Collision-free time-optimal path parameterization for multi-robot teams
Katherine Mao, Igor Spasojevic, Malakhi Hopkins, M. Ani Hsieh, Vijay Kumar
TL;DR
The paper tackles collision-free time-optimal coordination of multiple car-like robots along fixed geometric paths in cluttered environments. It introduces TOPPCar, a time-parameterization method that uses a square-speed profile $h(s)=(ds/dt)^2$, a path-based dynamics formulation, and a priority-queue-driven strategy to account for inter-robot collisions within a spatiotemporal $(s,t)$ framework, while enforcing state-dependent actuation bounds.

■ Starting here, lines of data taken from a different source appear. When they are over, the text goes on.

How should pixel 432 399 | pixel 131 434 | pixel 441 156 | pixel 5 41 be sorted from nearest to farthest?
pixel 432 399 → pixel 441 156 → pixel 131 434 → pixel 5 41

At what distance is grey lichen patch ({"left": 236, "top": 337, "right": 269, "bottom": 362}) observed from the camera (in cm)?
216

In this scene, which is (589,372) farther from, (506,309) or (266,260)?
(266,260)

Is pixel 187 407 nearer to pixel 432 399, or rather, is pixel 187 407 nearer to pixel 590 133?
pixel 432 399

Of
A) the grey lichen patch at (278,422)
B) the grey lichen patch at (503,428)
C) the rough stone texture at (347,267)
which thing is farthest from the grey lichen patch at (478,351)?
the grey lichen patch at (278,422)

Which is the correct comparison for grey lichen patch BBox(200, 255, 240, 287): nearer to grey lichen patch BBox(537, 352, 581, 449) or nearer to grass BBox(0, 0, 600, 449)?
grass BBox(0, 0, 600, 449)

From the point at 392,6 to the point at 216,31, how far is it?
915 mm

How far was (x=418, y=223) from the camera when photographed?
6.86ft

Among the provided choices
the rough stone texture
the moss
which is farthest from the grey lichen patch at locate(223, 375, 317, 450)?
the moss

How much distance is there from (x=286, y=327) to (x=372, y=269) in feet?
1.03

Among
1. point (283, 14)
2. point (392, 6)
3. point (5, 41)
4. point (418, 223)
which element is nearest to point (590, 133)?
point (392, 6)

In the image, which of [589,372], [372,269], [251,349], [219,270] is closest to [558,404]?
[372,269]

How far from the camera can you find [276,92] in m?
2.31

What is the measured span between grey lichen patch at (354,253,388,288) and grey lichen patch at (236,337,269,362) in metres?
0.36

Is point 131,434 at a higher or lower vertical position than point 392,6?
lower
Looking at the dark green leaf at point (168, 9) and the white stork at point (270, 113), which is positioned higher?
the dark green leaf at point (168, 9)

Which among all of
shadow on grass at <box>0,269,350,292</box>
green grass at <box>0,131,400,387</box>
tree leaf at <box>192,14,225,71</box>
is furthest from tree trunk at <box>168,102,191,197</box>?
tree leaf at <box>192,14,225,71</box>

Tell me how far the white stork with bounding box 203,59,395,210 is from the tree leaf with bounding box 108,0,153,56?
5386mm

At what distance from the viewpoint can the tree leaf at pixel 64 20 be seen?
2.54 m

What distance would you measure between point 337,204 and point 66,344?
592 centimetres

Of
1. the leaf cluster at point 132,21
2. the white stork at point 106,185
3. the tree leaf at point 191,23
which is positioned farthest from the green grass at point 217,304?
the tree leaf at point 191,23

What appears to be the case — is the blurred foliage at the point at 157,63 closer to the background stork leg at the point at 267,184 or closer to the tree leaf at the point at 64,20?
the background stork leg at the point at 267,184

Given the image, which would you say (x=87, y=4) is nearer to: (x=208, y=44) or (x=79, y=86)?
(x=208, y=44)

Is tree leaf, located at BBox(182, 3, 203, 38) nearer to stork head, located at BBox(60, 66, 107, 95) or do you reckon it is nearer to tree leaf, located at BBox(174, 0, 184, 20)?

Key contributions include a single-agent TOPP formulation adapted to car-like dynamics, a systematic collision-occupancy construction in $(s,s)$ and $(s,t)$ spaces with rectangle-based over-approximations, and a practical multi-agent planning pipeline that yields $10-20\%$ reductions in makespan relative to state-of-the-art baselines, validated in simulation and hardware. The approach enables faster, safer coordination for robot teams in static obstacle-rich settings, while acknowledging the limitations imposed by the priority-queue homotopy choices and proposing future work on optimizing those choices and removing reliance on fixed homotopy classes.
Abstract
Coordinating the motion of multiple robots in cluttered environments remains a computationally challenging task. We study the problem of minimizing the execution time of a set of geometric paths by a team of robots with state-dependent actuation constraints. We propose a Time-Optimal Path Parameterization (TOPP) algorithm for multiple car-like agents, where the modulation of the timing of every robot along its assigned path is employed to ensure collision avoidance and dynamic feasibility. This is achieved through the use of a priority queue to determine the order of trajectory execution for each robot while taking into account all possible collisions with higher priority robots in a spatiotemporal graph. We show a 10-20% reduction in makespan against existing state-of-the-art methods and validate our approach through simulations and hardware experiments.